Tefeci kimseye hesap vermez, etrafındaki silahlı, silahsız kişilerle zor kullanarak, işini yürütürdü.
Tefeci borç verdiği paraya, istediği faizi ister, olmazsa köylünün topraklarına el koyardı.
Günümüzde tefecilik, bankalara bankaların uyguladığı sistemin güvencesi de, kanunlar ve o kanunları uygulayan devlet kuruluşlarına bırakıldı.
Eskiden tefecinin topraklara el koyarak sürdürdüğü düzeni, bankalar çalışanların gelirine el koyarak sürdürüyorlar.
Faizlerin piyasa şartlarında oluştuğunu söyleyen bankacılar, en büyük vurgunu, bu yalanı millete yutturarak, bir soygundan bir başka soyguna geçiyorlar.
Bankalar aralarında anlaşarak, halktan topladıkları paraya az, kendilerinin kredi diye verdikleri paraya fazla faiz uyguluyorlar.

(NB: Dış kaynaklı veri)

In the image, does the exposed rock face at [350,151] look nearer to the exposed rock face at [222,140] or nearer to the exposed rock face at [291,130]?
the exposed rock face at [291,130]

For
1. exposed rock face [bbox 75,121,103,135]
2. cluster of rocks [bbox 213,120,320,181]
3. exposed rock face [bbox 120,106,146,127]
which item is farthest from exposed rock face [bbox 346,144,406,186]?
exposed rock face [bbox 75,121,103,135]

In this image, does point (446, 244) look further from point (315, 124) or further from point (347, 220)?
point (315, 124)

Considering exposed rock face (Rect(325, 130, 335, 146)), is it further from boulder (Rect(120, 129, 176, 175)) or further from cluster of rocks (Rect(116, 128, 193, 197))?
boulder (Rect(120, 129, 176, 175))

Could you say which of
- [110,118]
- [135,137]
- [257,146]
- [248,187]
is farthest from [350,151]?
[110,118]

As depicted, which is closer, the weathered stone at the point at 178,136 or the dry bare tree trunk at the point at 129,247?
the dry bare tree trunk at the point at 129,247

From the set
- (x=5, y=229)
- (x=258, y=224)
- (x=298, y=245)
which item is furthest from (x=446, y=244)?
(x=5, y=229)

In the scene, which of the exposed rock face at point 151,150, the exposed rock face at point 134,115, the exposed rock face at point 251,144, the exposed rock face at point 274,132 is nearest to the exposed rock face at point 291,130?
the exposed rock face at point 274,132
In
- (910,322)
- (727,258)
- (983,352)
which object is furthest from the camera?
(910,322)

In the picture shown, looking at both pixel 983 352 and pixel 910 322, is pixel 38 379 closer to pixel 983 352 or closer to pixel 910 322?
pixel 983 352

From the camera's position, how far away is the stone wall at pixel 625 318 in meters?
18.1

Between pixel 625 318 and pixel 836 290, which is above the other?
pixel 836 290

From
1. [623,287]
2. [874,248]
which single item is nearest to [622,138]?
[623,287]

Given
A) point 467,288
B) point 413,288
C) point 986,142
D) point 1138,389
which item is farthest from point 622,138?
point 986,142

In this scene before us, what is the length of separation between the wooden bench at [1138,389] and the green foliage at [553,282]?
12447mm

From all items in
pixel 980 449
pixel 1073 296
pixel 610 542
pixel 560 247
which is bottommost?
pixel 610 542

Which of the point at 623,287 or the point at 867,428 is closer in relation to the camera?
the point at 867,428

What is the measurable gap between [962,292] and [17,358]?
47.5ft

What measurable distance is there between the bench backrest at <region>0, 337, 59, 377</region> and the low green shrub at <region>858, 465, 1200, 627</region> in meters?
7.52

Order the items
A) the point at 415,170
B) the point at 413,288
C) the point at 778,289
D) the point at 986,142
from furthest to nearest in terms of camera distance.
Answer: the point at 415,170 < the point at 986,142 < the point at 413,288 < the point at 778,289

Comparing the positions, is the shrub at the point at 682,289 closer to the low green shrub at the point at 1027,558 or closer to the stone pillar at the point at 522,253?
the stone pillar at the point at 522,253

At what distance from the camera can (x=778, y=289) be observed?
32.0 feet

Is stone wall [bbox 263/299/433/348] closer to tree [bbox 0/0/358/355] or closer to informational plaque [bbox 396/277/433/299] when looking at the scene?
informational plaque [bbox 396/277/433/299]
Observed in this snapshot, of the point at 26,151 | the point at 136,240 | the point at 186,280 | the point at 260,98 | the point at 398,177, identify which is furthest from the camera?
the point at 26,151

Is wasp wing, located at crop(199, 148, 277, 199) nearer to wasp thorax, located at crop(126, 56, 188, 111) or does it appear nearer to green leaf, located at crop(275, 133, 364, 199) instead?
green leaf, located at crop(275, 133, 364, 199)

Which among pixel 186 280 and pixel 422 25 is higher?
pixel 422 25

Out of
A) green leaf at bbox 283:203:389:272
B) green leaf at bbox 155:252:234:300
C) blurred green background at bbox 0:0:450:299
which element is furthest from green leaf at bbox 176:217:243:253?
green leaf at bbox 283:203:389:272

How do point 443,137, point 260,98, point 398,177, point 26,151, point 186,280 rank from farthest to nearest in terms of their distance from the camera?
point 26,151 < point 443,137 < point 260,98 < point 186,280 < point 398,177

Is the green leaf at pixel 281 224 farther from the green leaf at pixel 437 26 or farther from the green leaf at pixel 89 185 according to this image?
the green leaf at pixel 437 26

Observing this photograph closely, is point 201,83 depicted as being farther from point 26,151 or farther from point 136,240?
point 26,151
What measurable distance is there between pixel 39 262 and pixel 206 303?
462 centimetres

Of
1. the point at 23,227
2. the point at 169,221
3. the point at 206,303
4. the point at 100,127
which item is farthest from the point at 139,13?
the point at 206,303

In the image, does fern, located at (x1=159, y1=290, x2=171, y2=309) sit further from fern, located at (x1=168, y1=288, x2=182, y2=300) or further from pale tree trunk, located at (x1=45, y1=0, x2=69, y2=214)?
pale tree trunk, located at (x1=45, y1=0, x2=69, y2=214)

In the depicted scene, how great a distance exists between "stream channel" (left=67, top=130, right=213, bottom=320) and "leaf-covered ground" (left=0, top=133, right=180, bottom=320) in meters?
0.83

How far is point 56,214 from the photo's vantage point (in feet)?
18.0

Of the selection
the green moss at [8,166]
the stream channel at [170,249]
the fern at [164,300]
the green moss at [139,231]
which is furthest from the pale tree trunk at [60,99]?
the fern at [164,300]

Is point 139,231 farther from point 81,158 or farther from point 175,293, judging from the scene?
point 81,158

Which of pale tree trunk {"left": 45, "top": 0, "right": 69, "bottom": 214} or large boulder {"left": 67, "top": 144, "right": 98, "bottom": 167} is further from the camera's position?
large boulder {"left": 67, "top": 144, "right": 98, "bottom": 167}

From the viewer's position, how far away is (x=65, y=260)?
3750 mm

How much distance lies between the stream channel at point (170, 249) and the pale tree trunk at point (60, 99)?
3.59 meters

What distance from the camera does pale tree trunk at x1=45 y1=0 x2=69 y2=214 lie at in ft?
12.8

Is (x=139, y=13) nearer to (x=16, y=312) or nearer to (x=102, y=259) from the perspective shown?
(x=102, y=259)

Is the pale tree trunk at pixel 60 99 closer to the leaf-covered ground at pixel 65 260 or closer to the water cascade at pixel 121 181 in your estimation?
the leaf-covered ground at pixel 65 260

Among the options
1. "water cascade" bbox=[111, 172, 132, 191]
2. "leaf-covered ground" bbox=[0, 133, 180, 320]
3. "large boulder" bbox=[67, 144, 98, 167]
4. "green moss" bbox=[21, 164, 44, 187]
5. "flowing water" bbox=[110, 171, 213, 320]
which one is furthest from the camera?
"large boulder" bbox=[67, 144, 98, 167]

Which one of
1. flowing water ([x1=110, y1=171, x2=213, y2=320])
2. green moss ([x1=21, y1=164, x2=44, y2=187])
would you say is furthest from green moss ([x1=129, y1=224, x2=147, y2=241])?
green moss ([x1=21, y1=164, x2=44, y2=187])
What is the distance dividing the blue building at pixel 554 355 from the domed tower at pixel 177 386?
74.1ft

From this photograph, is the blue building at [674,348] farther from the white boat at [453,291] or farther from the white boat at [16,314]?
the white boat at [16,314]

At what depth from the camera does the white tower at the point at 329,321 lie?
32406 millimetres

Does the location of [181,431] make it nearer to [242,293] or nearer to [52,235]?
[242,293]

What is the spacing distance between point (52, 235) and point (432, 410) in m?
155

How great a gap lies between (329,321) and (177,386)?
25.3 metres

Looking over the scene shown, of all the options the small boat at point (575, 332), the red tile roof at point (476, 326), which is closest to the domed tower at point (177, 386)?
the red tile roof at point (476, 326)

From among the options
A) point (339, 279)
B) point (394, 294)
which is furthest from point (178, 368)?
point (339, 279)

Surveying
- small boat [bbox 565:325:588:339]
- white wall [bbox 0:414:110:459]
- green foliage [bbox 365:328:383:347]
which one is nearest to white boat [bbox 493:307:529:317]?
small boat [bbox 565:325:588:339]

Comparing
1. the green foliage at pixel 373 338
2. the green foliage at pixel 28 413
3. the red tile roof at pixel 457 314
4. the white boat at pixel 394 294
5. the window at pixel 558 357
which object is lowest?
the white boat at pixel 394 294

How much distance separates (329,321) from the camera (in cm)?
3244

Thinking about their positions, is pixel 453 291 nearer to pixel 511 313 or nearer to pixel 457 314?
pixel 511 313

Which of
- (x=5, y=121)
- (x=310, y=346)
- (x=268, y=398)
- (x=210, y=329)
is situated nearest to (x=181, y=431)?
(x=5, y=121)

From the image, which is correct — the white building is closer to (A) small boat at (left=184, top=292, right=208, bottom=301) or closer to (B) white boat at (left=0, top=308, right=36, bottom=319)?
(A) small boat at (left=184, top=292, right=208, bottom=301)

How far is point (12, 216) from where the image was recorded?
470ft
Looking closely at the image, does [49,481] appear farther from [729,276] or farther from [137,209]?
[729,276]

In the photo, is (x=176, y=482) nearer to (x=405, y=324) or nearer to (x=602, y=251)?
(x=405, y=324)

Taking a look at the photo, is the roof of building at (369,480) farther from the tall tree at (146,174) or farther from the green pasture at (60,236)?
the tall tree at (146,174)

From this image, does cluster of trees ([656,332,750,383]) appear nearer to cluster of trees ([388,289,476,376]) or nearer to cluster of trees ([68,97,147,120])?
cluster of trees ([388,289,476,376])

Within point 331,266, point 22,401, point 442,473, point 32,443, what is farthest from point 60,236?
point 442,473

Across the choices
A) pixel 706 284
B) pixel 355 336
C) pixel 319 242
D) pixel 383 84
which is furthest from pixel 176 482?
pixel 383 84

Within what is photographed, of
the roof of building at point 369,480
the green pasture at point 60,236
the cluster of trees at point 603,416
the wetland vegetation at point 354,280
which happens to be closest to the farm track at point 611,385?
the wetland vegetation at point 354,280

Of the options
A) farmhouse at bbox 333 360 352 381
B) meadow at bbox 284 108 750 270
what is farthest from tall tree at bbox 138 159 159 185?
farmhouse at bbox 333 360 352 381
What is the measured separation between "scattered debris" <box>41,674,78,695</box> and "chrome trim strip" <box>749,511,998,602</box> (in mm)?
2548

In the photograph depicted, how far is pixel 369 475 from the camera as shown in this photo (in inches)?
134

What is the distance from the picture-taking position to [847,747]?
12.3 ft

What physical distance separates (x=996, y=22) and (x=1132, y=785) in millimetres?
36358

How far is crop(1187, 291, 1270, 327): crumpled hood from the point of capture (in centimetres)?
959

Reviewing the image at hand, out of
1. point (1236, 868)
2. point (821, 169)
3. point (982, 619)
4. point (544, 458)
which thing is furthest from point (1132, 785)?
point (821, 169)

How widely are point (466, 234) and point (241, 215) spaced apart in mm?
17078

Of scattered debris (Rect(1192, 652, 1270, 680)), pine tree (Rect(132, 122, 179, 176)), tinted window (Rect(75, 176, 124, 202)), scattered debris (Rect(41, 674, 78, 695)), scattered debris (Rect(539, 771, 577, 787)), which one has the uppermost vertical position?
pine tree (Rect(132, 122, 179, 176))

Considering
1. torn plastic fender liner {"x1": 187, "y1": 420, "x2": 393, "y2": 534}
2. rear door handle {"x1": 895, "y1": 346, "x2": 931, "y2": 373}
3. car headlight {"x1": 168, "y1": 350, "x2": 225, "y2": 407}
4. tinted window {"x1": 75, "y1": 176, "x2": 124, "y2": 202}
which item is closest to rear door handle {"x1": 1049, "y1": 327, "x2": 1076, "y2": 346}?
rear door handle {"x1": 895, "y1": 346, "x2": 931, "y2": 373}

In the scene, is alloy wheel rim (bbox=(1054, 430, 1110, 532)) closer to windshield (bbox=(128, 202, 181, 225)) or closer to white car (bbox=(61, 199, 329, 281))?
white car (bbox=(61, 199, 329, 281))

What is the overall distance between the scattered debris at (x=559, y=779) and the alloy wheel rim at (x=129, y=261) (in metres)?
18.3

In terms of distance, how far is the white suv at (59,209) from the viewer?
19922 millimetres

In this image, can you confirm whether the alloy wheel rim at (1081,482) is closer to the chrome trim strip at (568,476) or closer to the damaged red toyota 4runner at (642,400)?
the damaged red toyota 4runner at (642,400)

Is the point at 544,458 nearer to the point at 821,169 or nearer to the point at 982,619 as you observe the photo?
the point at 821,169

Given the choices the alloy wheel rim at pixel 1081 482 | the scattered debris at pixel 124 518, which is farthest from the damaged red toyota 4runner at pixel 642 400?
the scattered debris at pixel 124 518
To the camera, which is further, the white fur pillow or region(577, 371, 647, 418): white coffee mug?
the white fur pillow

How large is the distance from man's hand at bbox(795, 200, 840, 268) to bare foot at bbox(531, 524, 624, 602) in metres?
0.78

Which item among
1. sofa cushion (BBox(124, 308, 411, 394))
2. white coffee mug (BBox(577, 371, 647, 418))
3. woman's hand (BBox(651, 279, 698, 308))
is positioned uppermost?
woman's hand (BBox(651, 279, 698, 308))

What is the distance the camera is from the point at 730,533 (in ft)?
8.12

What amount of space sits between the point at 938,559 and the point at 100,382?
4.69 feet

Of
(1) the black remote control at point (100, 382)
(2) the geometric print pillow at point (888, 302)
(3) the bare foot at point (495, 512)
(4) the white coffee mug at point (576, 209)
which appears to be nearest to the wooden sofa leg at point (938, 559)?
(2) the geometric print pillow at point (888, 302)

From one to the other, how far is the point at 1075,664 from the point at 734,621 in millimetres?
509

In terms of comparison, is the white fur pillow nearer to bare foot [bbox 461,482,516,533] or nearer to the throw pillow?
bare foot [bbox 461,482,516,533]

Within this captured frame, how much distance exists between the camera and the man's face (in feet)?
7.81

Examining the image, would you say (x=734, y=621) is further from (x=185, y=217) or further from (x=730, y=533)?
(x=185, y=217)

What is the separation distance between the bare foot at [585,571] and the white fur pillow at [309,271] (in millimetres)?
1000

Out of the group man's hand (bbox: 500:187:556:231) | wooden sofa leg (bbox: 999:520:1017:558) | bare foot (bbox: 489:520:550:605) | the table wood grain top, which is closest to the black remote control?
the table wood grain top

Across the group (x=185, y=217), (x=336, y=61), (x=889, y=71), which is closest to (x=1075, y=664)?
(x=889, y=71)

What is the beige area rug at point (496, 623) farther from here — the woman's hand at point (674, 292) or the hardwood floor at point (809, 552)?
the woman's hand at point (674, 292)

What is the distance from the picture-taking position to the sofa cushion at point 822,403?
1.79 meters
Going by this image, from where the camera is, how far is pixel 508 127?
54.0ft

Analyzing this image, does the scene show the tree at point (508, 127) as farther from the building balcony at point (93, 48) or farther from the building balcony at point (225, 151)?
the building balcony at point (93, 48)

Birde ilave yalan bulmuşlar, kredilerin riski çok diye.
Yalan, geçen yıl verilen kredilerin sadece %2,7 geri dönmemiş. Zaten büyük kredilere de Hazine Garantisi var. Risk nereden çıkıyor.
Sıcak parayı da ucuza alıp, halka pahalıya satıyorlardı.
Banka karları tavan yapıyor. Bunun adı da, bankalarımızı Kemal Derviş sağlamlaştırdı diye övünüyorlardı.
Sıcak para akışı azalınca, içerdeki tasarruflar da yeterli olmayınca, alıp sattıkları para hacmi azaldı.
Eski karlara yeniden ulaşmak için bankalar her tıklamaya para ister oldular.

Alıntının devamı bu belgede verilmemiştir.